§ TASK STATEMENT
Copy out all the records below, substituting "thick tree trunk" for every occurrence of "tall tree trunk" and keeping everything else the same.

# start of SUPPLIED MATERIAL

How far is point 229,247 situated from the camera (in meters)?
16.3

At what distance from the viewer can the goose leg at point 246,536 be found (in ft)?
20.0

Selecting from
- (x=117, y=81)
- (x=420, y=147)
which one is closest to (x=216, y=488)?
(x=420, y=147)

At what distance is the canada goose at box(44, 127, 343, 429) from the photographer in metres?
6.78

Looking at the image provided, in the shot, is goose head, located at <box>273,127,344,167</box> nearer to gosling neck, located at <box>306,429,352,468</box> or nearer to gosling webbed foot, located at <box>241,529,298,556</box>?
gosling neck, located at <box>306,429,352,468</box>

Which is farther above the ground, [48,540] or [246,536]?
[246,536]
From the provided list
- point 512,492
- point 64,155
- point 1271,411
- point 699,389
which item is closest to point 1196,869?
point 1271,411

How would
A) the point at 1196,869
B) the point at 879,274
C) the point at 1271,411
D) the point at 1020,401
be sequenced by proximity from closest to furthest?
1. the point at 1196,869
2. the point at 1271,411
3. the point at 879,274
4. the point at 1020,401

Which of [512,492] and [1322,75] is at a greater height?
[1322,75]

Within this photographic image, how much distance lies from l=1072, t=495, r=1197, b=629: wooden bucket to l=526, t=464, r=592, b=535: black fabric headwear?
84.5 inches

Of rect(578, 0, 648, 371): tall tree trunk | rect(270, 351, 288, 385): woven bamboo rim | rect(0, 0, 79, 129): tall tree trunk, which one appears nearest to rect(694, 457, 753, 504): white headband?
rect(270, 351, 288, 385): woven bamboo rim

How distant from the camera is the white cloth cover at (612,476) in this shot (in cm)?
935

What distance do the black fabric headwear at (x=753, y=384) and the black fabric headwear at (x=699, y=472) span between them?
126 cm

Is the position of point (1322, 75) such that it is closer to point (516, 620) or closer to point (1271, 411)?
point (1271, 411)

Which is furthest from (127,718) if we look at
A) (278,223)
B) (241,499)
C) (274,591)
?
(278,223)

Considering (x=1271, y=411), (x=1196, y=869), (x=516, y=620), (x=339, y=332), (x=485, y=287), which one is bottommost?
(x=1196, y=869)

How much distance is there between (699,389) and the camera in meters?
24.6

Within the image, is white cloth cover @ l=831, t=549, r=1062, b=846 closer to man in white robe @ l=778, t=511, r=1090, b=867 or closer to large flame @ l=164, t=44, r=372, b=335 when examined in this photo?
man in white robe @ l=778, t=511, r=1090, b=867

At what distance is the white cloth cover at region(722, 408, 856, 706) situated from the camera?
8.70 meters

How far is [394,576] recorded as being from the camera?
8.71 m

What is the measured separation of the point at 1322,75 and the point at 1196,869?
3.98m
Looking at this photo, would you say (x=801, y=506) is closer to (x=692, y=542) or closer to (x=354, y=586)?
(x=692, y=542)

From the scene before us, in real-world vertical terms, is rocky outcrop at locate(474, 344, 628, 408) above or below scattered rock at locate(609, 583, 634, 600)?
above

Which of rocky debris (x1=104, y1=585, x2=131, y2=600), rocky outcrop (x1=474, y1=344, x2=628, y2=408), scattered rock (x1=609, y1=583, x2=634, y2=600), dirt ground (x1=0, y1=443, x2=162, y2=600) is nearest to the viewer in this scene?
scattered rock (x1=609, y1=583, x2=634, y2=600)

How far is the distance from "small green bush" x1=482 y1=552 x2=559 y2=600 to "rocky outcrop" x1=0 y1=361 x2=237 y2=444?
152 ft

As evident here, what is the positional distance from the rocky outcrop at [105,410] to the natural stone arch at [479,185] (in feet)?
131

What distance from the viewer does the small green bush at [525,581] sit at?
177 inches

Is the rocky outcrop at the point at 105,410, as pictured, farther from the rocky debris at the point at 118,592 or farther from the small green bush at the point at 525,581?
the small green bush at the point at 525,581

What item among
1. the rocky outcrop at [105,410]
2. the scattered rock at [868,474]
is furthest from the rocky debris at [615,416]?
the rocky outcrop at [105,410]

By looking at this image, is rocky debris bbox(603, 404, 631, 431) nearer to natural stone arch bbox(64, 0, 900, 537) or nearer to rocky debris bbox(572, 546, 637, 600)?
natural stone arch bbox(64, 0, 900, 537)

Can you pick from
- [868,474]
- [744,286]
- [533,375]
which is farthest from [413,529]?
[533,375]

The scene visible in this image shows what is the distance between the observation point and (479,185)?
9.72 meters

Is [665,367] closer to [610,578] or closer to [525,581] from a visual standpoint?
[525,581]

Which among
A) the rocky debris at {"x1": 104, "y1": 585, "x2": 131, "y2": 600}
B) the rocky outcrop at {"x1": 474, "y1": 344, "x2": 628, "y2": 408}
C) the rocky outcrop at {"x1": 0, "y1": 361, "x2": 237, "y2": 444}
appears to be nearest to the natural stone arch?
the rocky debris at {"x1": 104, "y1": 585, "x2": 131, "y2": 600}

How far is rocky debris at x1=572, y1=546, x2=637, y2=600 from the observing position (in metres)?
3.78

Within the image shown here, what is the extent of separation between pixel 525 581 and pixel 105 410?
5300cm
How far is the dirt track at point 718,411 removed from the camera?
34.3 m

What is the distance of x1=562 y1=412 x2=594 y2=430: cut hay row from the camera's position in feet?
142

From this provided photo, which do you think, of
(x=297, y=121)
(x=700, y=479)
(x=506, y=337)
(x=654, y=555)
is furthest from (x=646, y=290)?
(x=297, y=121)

# end of SUPPLIED MATERIAL

§ RESULT FOR THIS TASK
How far is point 229,247 situated from the camera (in meters)?
16.3

At what distance from the viewer can the goose leg at point 246,536 be found (in ft)?
20.0

Selecting from
- (x=117, y=81)
- (x=420, y=147)
which one is closest to (x=216, y=488)?
(x=420, y=147)

At what distance is the canada goose at box(44, 127, 343, 429) from the photographer in metres?
6.78

Looking at the image provided, in the shot, is goose head, located at <box>273,127,344,167</box> nearer to gosling neck, located at <box>306,429,352,468</box> or nearer to gosling webbed foot, located at <box>241,529,298,556</box>?
gosling neck, located at <box>306,429,352,468</box>

Which is farther above the ground, [48,540] or [246,536]?
[246,536]
From the provided list
- point 512,492
- point 64,155
- point 1271,411
- point 699,389
which item is closest to point 1196,869?
point 1271,411

How would
A) the point at 1196,869
B) the point at 879,274
C) the point at 1271,411
D) the point at 1020,401
be sequenced by proximity from closest to furthest?
1. the point at 1196,869
2. the point at 1271,411
3. the point at 879,274
4. the point at 1020,401

Which of [512,492] and [1322,75] is at a greater height?
[1322,75]

Within this photographic image, how much distance lies from l=1072, t=495, r=1197, b=629: wooden bucket to l=526, t=464, r=592, b=535: black fabric headwear?
84.5 inches

Of rect(578, 0, 648, 371): thick tree trunk | rect(270, 351, 288, 385): woven bamboo rim | rect(0, 0, 79, 129): thick tree trunk, which one appears nearest to rect(694, 457, 753, 504): white headband?
rect(270, 351, 288, 385): woven bamboo rim

How distant from the camera is the white cloth cover at (612,476) in this shot (in cm)?
935

What distance do the black fabric headwear at (x=753, y=384) and the black fabric headwear at (x=699, y=472) span between them?
126 cm

Is the position of point (1322, 75) such that it is closer to point (516, 620) or closer to point (1271, 411)?
point (1271, 411)

Which is furthest from (127,718) if we look at
A) (278,223)
B) (241,499)
C) (274,591)
?
(278,223)

Considering (x=1271, y=411), (x=1196, y=869), (x=516, y=620), (x=339, y=332), (x=485, y=287), which one is bottommost?
(x=1196, y=869)

How much distance is there between (699,389) and the camera in meters?
24.6

Within the image, is white cloth cover @ l=831, t=549, r=1062, b=846 closer to man in white robe @ l=778, t=511, r=1090, b=867 or closer to large flame @ l=164, t=44, r=372, b=335 when examined in this photo?
man in white robe @ l=778, t=511, r=1090, b=867

At what distance is the white cloth cover at region(722, 408, 856, 706) situated from the camera?
8.70 meters

How far is [394,576] recorded as being from the camera?
8.71 m

What is the measured separation of the point at 1322,75 and the point at 1196,869?
3.98m
Looking at this photo, would you say (x=801, y=506) is closer to (x=692, y=542) or closer to (x=354, y=586)?
(x=692, y=542)

From the scene before us, in real-world vertical terms, is rocky outcrop at locate(474, 344, 628, 408) above or below scattered rock at locate(609, 583, 634, 600)?
above

Which of rocky debris (x1=104, y1=585, x2=131, y2=600), rocky outcrop (x1=474, y1=344, x2=628, y2=408), scattered rock (x1=609, y1=583, x2=634, y2=600), dirt ground (x1=0, y1=443, x2=162, y2=600) is nearest to the viewer in this scene?
scattered rock (x1=609, y1=583, x2=634, y2=600)

How far is the distance from "small green bush" x1=482 y1=552 x2=559 y2=600 to "rocky outcrop" x1=0 y1=361 x2=237 y2=444?
152 ft

As evident here, what is the positional distance from the rocky outcrop at [105,410] to the natural stone arch at [479,185] (in feet)?
131

What distance from the viewer does the small green bush at [525,581] sit at?
177 inches

Is the rocky outcrop at the point at 105,410, as pictured, farther from the rocky debris at the point at 118,592 or farther from the small green bush at the point at 525,581?
the small green bush at the point at 525,581

What item among
1. the rocky outcrop at [105,410]
2. the scattered rock at [868,474]
is furthest from the rocky debris at [615,416]?
the rocky outcrop at [105,410]

By looking at this image, is rocky debris bbox(603, 404, 631, 431) nearer to natural stone arch bbox(64, 0, 900, 537) or nearer to rocky debris bbox(572, 546, 637, 600)?
natural stone arch bbox(64, 0, 900, 537)

Can you pick from
- [868,474]
- [744,286]
- [533,375]
which is farthest from [413,529]?
[533,375]

The scene visible in this image shows what is the distance between the observation point and (479,185)?
9.72 meters

Is [665,367] closer to [610,578] or closer to [525,581] from a visual standpoint?
[525,581]

Which among
A) the rocky debris at {"x1": 104, "y1": 585, "x2": 131, "y2": 600}
B) the rocky outcrop at {"x1": 474, "y1": 344, "x2": 628, "y2": 408}
C) the rocky outcrop at {"x1": 0, "y1": 361, "x2": 237, "y2": 444}
appears to be nearest to the natural stone arch?
the rocky debris at {"x1": 104, "y1": 585, "x2": 131, "y2": 600}

How far is rocky debris at x1=572, y1=546, x2=637, y2=600 from the observing position (in metres)?
3.78

Within the image shown here, what is the extent of separation between pixel 525 581 and pixel 105 410?
5300cm
How far is the dirt track at point 718,411 removed from the camera?
34.3 m

What is the distance of x1=562 y1=412 x2=594 y2=430: cut hay row from the camera's position in feet?
142

From this provided photo, which do you think, of
(x=297, y=121)
(x=700, y=479)
(x=506, y=337)
(x=654, y=555)
is furthest from (x=646, y=290)?
(x=297, y=121)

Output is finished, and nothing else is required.